The biggest U.S. asset managers are going head-to-head to win a piece of a $1.5 trillion corporate cash comeback.
That's the sum companies are expected to bring onshore under the U.S. tax overhaul passed last year, according to Invesco estimates. About $400 billion has already been repatriated, according to the firm.
Overseas, at least one major asset manager is losing out as a result of the changes. Cisco Systems Inc. yanked €5 billion ($5.8 billion) from Deutsche Bank's asset management arm, DWS Group, in recent quarters as it repatriated profits, Bloomberg News reported on Thursday. The loss amounted to 40% of Deutsche Bank's outflows in the first half of the year.
Cisco's decision underscores the fierce competition among asset managers seeking to capitalize on President Donald Trump's successful push to upend corporate tax rates — an effort that's been criticized as a boondoggle to benefit companies already sitting on piles of cash.
The new law sets a one-time repatriation rate for untaxed cash held abroad — a 15.5% charge on cash and liquid assets, and 8% on non-cash or illiquid assets.
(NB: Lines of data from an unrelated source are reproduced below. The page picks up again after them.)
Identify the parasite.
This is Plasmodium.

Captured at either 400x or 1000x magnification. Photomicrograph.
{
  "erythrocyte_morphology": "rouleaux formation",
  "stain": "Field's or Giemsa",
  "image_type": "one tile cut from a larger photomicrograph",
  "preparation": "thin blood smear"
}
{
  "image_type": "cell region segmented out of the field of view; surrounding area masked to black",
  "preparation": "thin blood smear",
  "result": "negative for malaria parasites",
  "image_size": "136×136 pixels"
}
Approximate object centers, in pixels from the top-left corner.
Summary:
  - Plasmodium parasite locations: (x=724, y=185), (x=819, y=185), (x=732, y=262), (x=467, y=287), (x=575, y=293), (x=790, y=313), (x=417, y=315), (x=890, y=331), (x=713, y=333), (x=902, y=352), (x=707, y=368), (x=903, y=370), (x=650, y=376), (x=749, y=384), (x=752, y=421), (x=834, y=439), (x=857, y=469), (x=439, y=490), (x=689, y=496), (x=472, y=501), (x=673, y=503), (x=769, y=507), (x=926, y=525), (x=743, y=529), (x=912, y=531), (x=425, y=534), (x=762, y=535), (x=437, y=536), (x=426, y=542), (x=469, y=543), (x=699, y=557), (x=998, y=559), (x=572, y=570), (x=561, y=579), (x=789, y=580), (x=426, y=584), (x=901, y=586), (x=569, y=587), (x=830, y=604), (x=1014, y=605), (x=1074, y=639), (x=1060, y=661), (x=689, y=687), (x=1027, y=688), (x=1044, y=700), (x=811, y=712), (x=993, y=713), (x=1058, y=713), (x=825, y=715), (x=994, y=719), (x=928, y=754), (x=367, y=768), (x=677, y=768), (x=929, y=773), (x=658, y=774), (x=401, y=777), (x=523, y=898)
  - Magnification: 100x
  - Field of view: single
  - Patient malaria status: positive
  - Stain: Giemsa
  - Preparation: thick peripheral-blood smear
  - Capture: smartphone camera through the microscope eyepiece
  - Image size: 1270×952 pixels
Payments can be made over eight years. Previously, such funds were hit with the 35% corporate tax.
Halfway into the year companies are still only beginning to respond to the changes. But BlackRock, J.P. Morgan Chase and Fidelity Investments are among asset managers racing to create new strategies for clients who want to bring overseas funds back. Companies face an array of choices ranging from where to invest the money short term and how to spend it.
"They have a significant amount of cash abroad and there is this window where they can capitalize on repatriating it," said Jean-Yves Fillion, the chief executive of BNP Paribas' U.S. holding company.
BNP Paribas recently reinforced its transatlantic task force that helps international companies with capital raising and financial strategy, including managing the flow of cash held overseas back to the U.S., Mr. Fillion said.